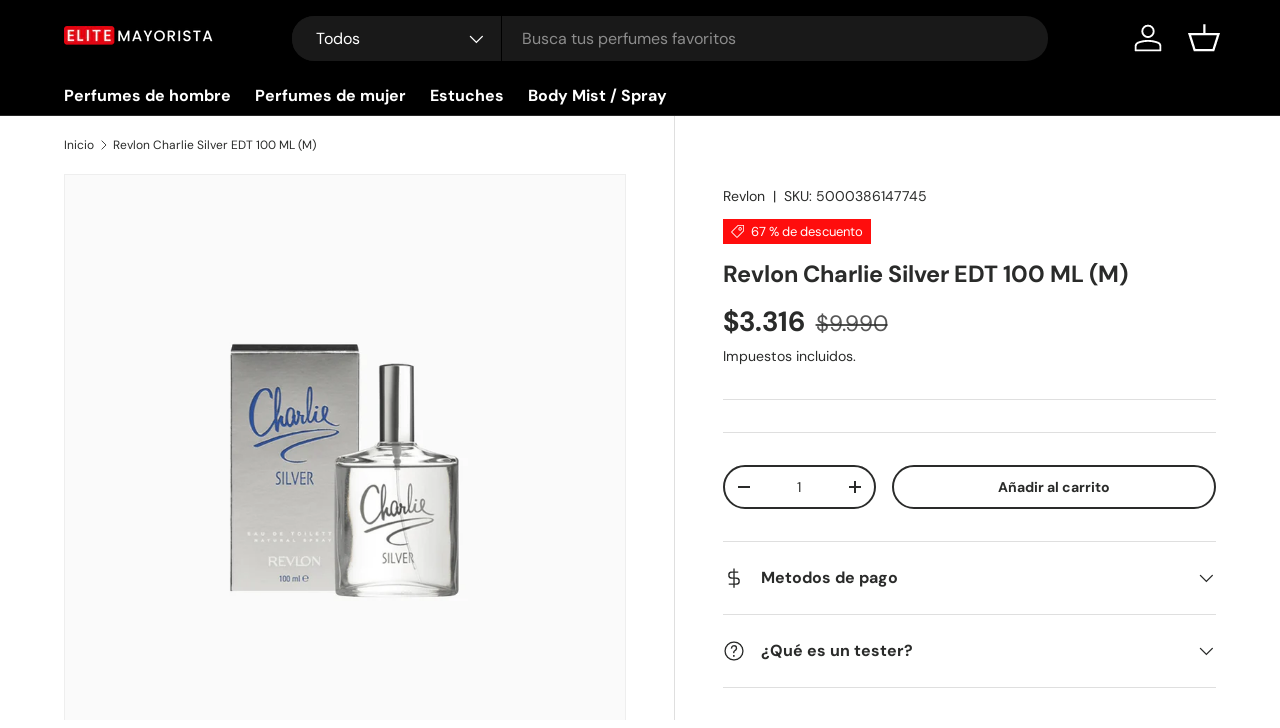

--- FILE ---
content_type: text/css
request_url: https://www.eliteperfumes-distribuidor.cl/cdn/shop/t/14/assets/product-message.css?v=64872734686806679821750783463
body_size: -242
content:
.product-message{display:block;visibility:visible;overflow:hidden;transition:visibility .6s,opacity .6s,max-height .6s,margin-top .6s;border-radius:4px;background-color:var(--bg-color);color:var(--text-color);pointer-events:auto}.product-message a{color:currentColor}.product-message p{margin-bottom:.5em}.product-message p:last-child{margin-bottom:0}.product-message .icon{flex:0 0 32px;align-self:flex-start;width:32px;height:32px;margin-inline-end:calc(4 * var(--space-unit))}.product-message__inner{display:inline-flex;align-items:center;margin-inline-end:28px}.product-message--out{visibility:hidden;opacity:0}.product-message__close{position:absolute;top:0;right:0;width:44px;height:44px}[dir=rtl] .product-message__close{right:auto;left:0}.product-message__close .icon{width:20px;height:20px;margin-inline-end:0;color:currentColor}.product-messages{z-index:5;top:50%;left:50%;transform:translate(-50%,-50%)}.product-messages .product-message{display:flex;min-width:275px;max-width:350px;padding:13px 12px;box-shadow:0 2px 4px #212b3614}.product-messages .product-message p{margin-bottom:0}.product-messages .icon{margin-inline-end:10px}.product-messages .product-message__close{top:6px;right:6px}[dir=rtl] .product-messages .product-message__close{right:auto;left:6px}.product-messages .product-message__close,.product-messages .product-message__close svg{width:16px;height:16px}.product-info .product-message__inner{padding:calc(5 * var(--space-unit)) calc(4 * var(--space-unit))}.product-info .product-message+.product-message{margin-top:calc(4 * var(--space-unit))}.product-info .product-message--out+.product-message:not(.product-message--out),.product-info .product-message--out+.product-message--out{margin-top:0}.product-info .product-message--out{max-height:0!important}@media (min-width: 769px){.product-media--stacked .product-messages{top:200px}}
/*# sourceMappingURL=/cdn/shop/t/14/assets/product-message.css.map?v=64872734686806679821750783463 */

********

### What is needed
Would you return the data above exactly as written, minus the images?

### Answer below
--- FILE ---
content_type: text/css
request_url: https://www.eliteperfumes-distribuidor.cl/cdn/shop/t/14/assets/product-message.css?v=64872734686806679821750783463
body_size: -242
content:
.product-message{display:block;visibility:visible;overflow:hidden;transition:visibility .6s,opacity .6s,max-height .6s,margin-top .6s;border-radius:4px;background-color:var(--bg-color);color:var(--text-color);pointer-events:auto}.product-message a{color:currentColor}.product-message p{margin-bottom:.5em}.product-message p:last-child{margin-bottom:0}.product-message .icon{flex:0 0 32px;align-self:flex-start;width:32px;height:32px;margin-inline-end:calc(4 * var(--space-unit))}.product-message__inner{display:inline-flex;align-items:center;margin-inline-end:28px}.product-message--out{visibility:hidden;opacity:0}.product-message__close{position:absolute;top:0;right:0;width:44px;height:44px}[dir=rtl] .product-message__close{right:auto;left:0}.product-message__close .icon{width:20px;height:20px;margin-inline-end:0;color:currentColor}.product-messages{z-index:5;top:50%;left:50%;transform:translate(-50%,-50%)}.product-messages .product-message{display:flex;min-width:275px;max-width:350px;padding:13px 12px;box-shadow:0 2px 4px #212b3614}.product-messages .product-message p{margin-bottom:0}.product-messages .icon{margin-inline-end:10px}.product-messages .product-message__close{top:6px;right:6px}[dir=rtl] .product-messages .product-message__close{right:auto;left:6px}.product-messages .product-message__close,.product-messages .product-message__close svg{width:16px;height:16px}.product-info .product-message__inner{padding:calc(5 * var(--space-unit)) calc(4 * var(--space-unit))}.product-info .product-message+.product-message{margin-top:calc(4 * var(--space-unit))}.product-info .product-message--out+.product-message:not(.product-message--out),.product-info .product-message--out+.product-message--out{margin-top:0}.product-info .product-message--out{max-height:0!important}@media (min-width: 769px){.product-media--stacked .product-messages{top:200px}}
/*# sourceMappingURL=/cdn/shop/t/14/assets/product-message.css.map?v=64872734686806679821750783463 */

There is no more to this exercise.